SHORT TASK: Pick out each line in the listing below that contains the word "does" and copy those lines.

►

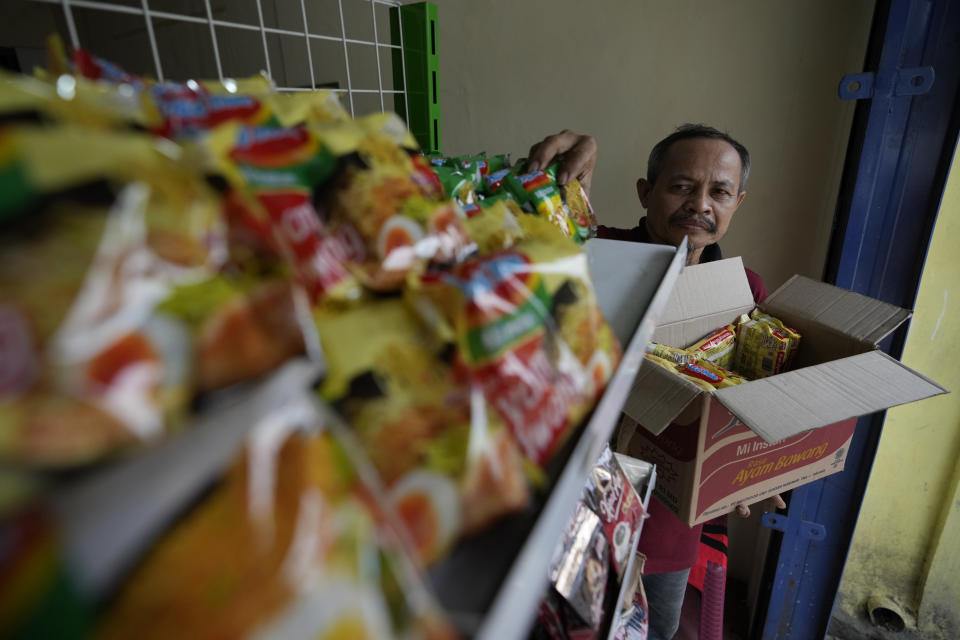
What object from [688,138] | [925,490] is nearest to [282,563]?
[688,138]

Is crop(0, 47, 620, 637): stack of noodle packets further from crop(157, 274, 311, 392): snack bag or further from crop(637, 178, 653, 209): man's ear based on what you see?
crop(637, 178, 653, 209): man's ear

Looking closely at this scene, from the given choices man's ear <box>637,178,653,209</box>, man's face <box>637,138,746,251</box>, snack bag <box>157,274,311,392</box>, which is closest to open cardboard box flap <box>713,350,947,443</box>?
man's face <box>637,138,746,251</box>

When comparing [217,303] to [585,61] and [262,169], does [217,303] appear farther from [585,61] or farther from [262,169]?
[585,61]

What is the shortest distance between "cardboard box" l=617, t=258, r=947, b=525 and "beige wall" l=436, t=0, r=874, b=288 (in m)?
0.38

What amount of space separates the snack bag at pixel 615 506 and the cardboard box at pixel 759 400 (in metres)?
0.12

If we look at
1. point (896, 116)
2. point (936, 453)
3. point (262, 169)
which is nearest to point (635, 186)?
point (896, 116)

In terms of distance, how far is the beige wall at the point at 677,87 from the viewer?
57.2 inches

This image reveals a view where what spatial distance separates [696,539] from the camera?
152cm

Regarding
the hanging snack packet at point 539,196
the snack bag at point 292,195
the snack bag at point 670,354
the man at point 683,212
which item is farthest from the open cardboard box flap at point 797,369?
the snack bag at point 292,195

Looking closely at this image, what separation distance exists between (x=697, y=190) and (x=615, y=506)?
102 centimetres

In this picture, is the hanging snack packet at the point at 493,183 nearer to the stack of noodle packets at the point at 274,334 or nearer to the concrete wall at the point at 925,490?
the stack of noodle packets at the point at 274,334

◄
►

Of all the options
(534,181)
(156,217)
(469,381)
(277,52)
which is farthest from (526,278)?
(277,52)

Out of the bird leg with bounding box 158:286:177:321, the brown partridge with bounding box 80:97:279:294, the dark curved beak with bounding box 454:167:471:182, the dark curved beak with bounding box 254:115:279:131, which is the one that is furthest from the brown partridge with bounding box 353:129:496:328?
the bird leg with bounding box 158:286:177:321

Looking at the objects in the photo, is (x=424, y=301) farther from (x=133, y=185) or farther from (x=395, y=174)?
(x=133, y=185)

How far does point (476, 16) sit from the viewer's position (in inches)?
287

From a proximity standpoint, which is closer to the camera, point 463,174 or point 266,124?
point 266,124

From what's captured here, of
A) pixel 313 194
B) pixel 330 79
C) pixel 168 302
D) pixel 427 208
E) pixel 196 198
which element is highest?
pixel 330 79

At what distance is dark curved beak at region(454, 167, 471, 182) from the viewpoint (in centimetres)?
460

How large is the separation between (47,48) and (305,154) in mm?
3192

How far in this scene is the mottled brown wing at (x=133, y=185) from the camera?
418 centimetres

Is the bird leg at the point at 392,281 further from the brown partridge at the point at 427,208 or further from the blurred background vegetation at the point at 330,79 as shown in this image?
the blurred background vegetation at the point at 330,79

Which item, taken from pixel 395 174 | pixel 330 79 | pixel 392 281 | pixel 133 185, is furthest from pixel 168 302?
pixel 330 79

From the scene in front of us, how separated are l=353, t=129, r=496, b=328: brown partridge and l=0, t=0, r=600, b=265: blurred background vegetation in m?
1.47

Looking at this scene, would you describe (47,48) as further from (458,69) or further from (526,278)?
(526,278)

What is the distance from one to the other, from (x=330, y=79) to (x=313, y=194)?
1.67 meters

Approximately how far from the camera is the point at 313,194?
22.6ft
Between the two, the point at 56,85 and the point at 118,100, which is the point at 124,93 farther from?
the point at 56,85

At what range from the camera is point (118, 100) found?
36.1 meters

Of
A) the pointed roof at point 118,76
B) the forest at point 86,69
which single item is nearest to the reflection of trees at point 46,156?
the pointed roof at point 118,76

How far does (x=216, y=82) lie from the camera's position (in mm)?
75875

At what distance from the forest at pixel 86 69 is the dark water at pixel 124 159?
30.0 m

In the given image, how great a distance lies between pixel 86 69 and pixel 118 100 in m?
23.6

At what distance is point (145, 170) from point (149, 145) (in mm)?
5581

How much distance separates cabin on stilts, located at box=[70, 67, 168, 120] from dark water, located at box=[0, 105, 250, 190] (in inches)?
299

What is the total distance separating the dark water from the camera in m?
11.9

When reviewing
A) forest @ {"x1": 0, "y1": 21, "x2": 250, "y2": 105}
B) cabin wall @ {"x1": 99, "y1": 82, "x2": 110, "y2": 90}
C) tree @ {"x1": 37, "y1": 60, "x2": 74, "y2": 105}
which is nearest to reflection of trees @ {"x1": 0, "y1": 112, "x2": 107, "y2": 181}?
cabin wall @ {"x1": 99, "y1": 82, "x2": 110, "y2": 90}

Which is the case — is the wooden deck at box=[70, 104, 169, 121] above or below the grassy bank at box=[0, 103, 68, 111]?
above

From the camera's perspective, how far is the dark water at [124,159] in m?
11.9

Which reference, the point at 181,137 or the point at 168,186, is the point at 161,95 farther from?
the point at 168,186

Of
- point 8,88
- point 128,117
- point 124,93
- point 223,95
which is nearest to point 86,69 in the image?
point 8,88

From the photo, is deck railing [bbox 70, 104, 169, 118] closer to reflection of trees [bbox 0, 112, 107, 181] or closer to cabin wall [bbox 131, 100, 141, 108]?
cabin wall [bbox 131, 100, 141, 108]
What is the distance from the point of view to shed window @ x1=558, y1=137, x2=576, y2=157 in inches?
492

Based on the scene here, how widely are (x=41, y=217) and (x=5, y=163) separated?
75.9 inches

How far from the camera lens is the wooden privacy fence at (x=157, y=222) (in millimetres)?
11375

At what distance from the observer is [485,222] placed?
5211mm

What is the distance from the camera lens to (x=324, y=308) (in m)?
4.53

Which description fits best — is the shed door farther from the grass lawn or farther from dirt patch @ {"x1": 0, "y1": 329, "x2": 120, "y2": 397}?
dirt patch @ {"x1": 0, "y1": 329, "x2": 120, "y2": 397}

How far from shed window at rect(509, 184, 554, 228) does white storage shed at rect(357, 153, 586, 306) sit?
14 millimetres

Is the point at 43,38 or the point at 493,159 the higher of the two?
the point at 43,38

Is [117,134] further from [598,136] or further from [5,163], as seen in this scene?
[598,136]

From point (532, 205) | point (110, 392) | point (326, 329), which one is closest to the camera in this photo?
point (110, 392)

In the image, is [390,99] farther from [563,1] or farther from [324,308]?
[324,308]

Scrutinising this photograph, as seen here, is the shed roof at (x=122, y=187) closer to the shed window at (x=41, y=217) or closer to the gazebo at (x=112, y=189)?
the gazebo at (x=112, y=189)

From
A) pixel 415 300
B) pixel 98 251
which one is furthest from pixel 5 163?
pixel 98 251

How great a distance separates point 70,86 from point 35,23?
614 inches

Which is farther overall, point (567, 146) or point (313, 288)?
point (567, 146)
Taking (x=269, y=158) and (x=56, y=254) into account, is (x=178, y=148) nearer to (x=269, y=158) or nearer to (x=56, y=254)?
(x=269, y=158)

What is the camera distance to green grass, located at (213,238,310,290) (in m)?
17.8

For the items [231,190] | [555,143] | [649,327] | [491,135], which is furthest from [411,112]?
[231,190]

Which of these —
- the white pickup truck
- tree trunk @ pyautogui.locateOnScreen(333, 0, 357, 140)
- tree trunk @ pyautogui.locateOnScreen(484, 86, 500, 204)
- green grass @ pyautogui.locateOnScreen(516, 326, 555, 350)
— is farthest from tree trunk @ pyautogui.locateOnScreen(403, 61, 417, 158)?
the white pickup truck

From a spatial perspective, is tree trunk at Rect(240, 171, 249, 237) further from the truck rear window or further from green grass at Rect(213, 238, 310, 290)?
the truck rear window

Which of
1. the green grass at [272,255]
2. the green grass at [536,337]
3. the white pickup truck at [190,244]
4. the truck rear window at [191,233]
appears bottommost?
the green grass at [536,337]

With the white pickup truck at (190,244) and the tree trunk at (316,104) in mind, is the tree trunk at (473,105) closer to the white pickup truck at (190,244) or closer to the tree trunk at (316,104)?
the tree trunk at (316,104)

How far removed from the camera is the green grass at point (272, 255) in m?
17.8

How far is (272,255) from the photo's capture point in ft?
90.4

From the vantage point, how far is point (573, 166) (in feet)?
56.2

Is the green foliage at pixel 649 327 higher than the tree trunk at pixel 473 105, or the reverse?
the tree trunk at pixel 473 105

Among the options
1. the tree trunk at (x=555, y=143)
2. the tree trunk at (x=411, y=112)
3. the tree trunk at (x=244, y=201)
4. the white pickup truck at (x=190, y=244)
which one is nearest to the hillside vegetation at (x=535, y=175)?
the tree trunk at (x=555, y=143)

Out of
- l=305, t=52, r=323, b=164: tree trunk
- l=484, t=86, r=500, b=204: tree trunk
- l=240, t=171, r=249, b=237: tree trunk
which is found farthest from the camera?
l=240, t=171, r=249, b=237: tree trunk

◄
►

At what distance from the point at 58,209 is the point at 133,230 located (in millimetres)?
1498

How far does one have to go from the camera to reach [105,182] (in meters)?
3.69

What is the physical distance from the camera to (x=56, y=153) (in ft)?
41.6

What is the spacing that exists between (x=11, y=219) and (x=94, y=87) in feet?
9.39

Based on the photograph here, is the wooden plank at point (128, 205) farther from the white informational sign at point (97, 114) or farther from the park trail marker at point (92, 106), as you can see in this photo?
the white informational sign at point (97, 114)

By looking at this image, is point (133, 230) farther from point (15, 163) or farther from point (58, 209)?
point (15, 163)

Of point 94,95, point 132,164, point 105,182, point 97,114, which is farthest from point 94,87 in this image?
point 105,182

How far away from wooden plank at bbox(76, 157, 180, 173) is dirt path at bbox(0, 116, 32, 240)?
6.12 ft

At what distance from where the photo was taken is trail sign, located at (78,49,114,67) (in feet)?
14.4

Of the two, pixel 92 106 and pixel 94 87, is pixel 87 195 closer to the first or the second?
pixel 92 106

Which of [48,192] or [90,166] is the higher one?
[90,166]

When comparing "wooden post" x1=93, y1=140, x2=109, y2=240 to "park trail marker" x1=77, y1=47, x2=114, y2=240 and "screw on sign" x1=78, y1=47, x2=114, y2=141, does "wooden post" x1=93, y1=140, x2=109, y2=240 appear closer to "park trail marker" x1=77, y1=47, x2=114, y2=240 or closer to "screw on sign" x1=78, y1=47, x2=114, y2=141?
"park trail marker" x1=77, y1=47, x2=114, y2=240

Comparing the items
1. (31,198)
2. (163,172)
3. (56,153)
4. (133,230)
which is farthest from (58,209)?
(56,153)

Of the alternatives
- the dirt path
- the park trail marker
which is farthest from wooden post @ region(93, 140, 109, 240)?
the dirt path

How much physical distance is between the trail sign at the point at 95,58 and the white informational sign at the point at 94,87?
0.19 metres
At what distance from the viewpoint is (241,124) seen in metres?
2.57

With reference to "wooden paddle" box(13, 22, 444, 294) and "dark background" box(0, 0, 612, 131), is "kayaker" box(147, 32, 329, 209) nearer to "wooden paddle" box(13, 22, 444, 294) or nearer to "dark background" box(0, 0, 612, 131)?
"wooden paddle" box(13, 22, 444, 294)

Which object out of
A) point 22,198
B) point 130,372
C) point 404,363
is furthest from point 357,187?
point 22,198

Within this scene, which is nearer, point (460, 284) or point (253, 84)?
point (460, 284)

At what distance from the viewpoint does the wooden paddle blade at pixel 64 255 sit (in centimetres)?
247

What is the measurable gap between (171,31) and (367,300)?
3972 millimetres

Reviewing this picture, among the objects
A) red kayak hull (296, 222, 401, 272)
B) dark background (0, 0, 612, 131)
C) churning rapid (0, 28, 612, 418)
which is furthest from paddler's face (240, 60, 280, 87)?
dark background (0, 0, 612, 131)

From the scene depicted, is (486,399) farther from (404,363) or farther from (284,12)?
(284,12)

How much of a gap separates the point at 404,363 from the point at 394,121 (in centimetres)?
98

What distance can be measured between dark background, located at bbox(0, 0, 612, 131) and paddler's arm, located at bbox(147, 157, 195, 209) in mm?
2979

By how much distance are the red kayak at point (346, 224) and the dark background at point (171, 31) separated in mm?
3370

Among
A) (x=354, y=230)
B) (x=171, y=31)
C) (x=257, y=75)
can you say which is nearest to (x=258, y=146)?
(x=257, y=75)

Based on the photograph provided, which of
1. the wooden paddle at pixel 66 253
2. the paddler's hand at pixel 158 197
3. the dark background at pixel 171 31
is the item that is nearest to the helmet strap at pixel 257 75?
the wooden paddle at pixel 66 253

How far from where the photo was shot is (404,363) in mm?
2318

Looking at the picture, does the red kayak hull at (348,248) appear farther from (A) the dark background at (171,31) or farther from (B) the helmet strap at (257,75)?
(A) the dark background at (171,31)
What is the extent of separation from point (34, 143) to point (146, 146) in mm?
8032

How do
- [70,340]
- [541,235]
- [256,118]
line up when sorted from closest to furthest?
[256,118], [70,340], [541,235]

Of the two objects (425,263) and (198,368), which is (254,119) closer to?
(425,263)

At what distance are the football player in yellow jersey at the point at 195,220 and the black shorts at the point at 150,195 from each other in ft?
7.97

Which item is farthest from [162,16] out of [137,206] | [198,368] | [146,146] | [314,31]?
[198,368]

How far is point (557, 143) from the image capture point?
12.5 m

◄

FULL RESPONSE:
When comparing [217,303] to [585,61] and [262,169], does [217,303] appear farther from [585,61] or farther from [262,169]?
How far does point (476, 16) sit from the viewer's position (in inches)?
How far does (x=216, y=82) lie from the camera's position (in mm)?
How far from shed window at rect(509, 184, 554, 228) does white storage shed at rect(357, 153, 586, 306) sit?
How far does one have to go from the camera to reach [105,182] (in meters)?
When comparing "wooden post" x1=93, y1=140, x2=109, y2=240 to "park trail marker" x1=77, y1=47, x2=114, y2=240 and "screw on sign" x1=78, y1=47, x2=114, y2=141, does "wooden post" x1=93, y1=140, x2=109, y2=240 appear closer to "park trail marker" x1=77, y1=47, x2=114, y2=240 or closer to "screw on sign" x1=78, y1=47, x2=114, y2=141?
At what distance from the viewpoint does the wooden paddle blade at pixel 64 255 sit (in centimetres)?
Looking at the picture, does the red kayak hull at (348,248) appear farther from (A) the dark background at (171,31) or farther from (B) the helmet strap at (257,75)?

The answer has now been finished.